Lead F, 36-point Bodoni bold: “Remember the time when the kerning needed tightening and the brute used a file to shave away part of my, uh, lower half? Well, that ain’t gonna grow back, my friend.”

Wood G, 54-point Gothic: “Yeah, or the day that numbskull apprentice dropped the ink can. My scar still shows after all these years.”

Ah, what characters. You can call them damaged. At Typecast Press, we call them distinctive, one-of-a-kind. We encourage the flaws in the type — whether created by wear and tear, carelessness or necessity — to make their presence felt. Take the logo Mary did for Woodberry Kitchen that can now be seen on menus, business cards, in magazine ads and, ahem, on the signage made by immensely cool architectural designer and sculptor John Gutierrez.

Anyway, the way we physically created it is, Shop Boy thinks, about as cool as the logo itself. See, we used incredibly old technology, mixed in a little new tech and the big bang theory. (“Ouch! You animals!”) And it was a fun break from our ongoing pursuit of the “perfect” impression.

First, you take a set of wood type, say 48-point Whatsitsface. In a complete set you’ll probably have a few of each letter, more if they’re key characters like E, A or O. Arrange them on the bed of a Vandercook proof press; ours is a No. 3. Add the appropriate wooden spacers and furniture, then lock the whole form into place so it won’t shift during printing. Get your brayer (a roller with a handle) and begin spreading the ink across the glass plate to get it warmed up — today’s color is black and soy-based.

Next, brayer the ink evenly onto the letters. Already, you can see that the impression won’t be uniform. Some letters have blemishes, scrapes or other flaws. Excellent. So now Mary ups the ante, getting all Jackson Pollock with a bit of scrap paper, randomly chopping at and blotting the ink. Once another, thicker sheet (for a bigger “hit”) is locked into the guides, just crank away and presto: a happy accident. We generally do five or so this way, then pick the example with the best lived-in look and feel. Remember to check your spelling and punctuation, students.

Great. So you’ve got a sheet of paper with 48-point letters on it. Fit that on a business card.

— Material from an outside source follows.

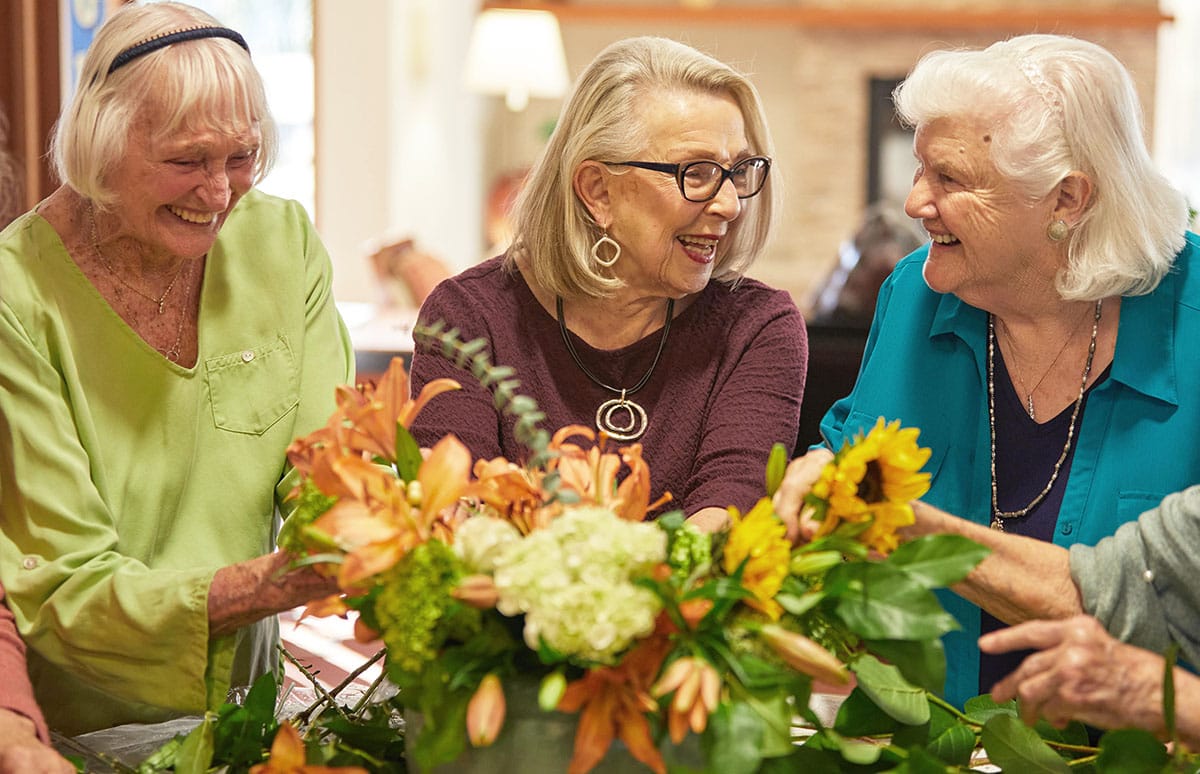 Committees, three female residents, arranging flowers, Life at Sequoia Living, Never Stop Growing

OK, we will. After the ink dries a bit, we slide the chosen sheet onto the scanner, then import it into the computer as an image file that can be shrunken or enlarged at will. And here’s the neatest part: The flaws remain perfectly consistent at any size. One set of old wooden letters has become five or six.

Next, turn the logo, now a series of files sized for various uses, into polymer plates. Start printing.

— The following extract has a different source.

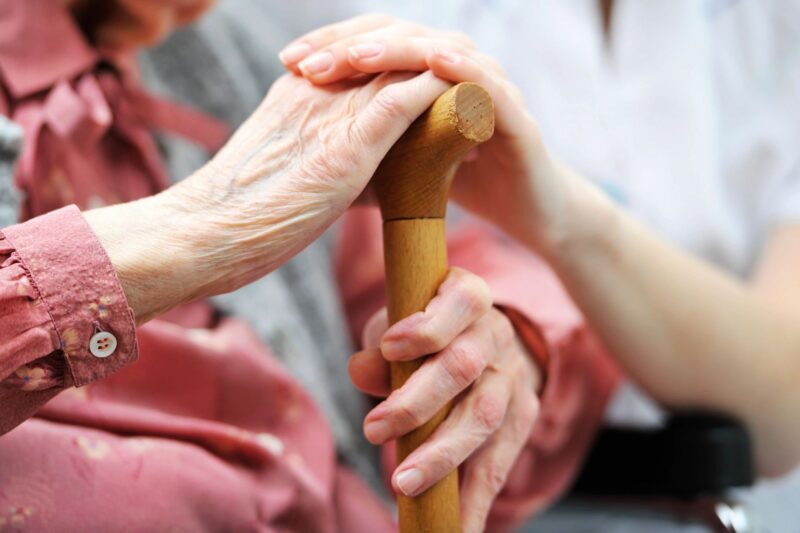 aging hands and a young hands on a cane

I know. Those in the letterpress printing business at this point are thinking: “Duh. What am I even reading this for?” Our eureka moment was theirs so 10 years ago or whatever. That’s fine. Typecast Press didn’t invent this method, but maybe someone will stumble upon this blog who hadn’t thought of it. We sure hadn’t. We’re already thinking of other ways to mesh old and new that might not be unique to us either, so there. Besides, anything that keeps these old cases of type together and alive — word is that wood type is being bought up, jumbled together and poured willy-nilly into hollow glass forms to make decorative coffee tables, among other things — is positively revolutionary at this point.